- **WORK TO BE COMPLETED**: Rewrite the material from the line with "Of the options" through the end, renaming "altitude" as "elevation" and keeping everything else the same.

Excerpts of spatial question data
━━━━━━
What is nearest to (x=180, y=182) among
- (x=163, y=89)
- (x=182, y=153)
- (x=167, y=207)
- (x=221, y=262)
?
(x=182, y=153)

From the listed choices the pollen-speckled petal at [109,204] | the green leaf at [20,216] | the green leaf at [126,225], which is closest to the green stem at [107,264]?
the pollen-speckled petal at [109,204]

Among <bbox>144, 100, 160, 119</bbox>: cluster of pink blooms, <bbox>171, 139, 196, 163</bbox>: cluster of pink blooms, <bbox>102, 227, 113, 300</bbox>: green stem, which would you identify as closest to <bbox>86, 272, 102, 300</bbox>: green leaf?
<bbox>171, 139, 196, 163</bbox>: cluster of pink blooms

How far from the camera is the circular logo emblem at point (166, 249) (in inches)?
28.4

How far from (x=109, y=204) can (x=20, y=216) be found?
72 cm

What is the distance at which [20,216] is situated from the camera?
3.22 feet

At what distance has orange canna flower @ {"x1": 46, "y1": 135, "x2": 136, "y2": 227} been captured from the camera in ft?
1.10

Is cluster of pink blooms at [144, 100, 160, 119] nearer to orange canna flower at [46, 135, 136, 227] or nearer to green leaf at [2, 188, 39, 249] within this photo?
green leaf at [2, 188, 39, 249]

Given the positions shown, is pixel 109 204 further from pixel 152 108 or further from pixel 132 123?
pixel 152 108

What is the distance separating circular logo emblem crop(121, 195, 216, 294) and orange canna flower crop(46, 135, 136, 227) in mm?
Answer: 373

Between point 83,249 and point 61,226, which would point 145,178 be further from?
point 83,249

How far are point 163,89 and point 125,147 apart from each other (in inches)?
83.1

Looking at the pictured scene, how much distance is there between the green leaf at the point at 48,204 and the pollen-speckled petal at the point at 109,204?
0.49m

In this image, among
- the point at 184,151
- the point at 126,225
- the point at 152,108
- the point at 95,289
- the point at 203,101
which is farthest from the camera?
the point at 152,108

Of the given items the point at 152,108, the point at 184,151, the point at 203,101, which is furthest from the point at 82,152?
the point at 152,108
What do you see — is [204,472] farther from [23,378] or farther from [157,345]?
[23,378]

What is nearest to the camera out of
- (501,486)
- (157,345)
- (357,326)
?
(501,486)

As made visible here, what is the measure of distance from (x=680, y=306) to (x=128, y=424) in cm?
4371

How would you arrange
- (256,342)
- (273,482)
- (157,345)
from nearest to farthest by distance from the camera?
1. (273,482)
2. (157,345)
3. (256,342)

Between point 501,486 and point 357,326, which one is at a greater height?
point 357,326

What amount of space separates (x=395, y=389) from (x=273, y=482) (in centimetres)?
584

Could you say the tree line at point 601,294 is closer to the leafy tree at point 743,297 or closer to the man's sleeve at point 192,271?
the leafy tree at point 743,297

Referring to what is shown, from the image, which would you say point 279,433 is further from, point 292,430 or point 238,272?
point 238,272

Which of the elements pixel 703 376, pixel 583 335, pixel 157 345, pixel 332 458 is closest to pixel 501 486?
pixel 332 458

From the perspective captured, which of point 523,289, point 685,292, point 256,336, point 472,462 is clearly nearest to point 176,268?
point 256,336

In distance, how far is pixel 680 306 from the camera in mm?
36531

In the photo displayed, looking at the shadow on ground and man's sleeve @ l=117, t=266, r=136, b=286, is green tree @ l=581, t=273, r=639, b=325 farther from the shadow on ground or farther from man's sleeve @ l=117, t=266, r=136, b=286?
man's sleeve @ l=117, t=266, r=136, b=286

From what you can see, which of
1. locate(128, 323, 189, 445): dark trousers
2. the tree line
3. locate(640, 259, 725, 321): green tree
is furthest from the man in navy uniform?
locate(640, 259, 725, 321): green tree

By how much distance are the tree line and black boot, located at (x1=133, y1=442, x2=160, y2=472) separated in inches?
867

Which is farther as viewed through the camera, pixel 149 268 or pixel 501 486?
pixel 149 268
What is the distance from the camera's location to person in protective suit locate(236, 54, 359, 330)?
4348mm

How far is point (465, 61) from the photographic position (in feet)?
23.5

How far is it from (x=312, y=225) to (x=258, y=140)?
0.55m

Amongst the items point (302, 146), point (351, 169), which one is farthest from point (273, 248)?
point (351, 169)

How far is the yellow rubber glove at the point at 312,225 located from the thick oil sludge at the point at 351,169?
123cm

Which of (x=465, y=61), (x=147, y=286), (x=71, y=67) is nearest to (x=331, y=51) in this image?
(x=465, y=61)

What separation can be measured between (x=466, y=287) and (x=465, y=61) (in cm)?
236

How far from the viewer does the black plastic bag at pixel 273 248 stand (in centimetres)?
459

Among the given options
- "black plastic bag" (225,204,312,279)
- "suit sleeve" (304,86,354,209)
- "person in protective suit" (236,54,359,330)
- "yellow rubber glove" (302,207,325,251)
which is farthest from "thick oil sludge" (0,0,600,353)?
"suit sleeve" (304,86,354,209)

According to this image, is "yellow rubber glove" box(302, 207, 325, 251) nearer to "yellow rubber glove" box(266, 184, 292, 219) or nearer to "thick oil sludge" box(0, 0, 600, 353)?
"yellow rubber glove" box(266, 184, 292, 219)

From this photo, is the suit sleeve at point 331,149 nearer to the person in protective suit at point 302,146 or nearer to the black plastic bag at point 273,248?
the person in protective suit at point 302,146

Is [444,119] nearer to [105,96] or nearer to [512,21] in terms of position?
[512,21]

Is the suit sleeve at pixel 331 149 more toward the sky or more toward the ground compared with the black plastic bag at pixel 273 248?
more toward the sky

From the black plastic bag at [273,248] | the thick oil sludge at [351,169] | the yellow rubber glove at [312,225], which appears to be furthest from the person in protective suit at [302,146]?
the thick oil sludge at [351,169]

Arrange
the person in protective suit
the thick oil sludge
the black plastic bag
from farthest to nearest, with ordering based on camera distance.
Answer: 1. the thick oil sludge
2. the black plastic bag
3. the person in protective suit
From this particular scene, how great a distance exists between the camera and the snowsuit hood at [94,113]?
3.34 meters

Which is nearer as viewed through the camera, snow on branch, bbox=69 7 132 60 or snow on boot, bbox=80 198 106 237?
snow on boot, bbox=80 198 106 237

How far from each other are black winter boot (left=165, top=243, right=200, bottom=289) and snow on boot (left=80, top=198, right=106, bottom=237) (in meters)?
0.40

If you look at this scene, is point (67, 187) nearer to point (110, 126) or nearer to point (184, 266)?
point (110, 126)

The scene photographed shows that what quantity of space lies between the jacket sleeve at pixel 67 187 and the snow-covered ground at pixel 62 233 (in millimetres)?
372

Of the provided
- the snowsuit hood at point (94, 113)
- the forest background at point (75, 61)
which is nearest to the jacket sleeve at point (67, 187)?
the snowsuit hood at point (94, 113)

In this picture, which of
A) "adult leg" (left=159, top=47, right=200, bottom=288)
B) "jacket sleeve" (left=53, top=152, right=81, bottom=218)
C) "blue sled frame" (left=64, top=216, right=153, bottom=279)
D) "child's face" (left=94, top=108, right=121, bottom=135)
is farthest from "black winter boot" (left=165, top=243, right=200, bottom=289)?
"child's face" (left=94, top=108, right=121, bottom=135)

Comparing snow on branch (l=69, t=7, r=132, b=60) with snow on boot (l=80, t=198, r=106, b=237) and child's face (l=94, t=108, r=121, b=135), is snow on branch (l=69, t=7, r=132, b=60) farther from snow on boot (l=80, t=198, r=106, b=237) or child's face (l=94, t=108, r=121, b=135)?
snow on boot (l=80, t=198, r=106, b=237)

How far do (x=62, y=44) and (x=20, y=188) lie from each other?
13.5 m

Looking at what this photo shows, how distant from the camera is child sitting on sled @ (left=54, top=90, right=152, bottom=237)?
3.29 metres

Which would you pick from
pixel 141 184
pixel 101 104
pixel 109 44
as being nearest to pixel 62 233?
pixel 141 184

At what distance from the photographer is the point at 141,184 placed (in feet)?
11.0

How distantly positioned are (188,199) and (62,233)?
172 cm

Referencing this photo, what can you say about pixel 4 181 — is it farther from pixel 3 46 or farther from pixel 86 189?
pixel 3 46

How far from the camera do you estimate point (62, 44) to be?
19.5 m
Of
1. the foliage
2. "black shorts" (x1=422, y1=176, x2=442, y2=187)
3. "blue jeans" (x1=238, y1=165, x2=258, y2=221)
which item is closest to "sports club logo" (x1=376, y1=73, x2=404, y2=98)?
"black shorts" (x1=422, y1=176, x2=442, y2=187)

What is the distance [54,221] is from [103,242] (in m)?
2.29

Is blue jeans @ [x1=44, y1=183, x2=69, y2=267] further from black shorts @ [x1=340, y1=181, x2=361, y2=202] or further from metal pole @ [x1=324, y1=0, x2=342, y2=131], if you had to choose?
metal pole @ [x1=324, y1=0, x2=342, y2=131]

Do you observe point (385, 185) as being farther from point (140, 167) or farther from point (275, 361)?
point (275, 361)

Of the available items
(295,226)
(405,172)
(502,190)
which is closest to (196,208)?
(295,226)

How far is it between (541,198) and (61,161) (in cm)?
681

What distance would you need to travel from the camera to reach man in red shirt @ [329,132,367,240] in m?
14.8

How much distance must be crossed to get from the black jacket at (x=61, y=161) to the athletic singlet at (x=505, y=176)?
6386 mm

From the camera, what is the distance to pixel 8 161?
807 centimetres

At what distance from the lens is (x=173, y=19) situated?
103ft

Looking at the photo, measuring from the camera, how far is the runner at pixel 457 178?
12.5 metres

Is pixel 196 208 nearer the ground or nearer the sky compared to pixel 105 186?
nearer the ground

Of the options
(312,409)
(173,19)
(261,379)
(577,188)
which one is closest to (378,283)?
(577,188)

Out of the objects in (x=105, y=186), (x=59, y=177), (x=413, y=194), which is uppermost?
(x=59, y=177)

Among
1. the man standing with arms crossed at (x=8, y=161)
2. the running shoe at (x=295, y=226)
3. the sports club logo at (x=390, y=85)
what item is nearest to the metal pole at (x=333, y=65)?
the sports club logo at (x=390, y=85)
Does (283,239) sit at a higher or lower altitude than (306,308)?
━━━━━━
- **SOLUTION TO THE EXERCISE**:
Of the options
(312,409)
(173,19)
(261,379)
(577,188)
which one is closest to (378,283)?
(577,188)

Out of the objects in (x=105, y=186), (x=59, y=177), (x=413, y=194), which is uppermost?
(x=59, y=177)

Among
1. the man standing with arms crossed at (x=8, y=161)
2. the running shoe at (x=295, y=226)
3. the sports club logo at (x=390, y=85)
what item is nearest to the metal pole at (x=333, y=65)?
the sports club logo at (x=390, y=85)
Does (283,239) sit at a higher or lower elevation than (306,308)?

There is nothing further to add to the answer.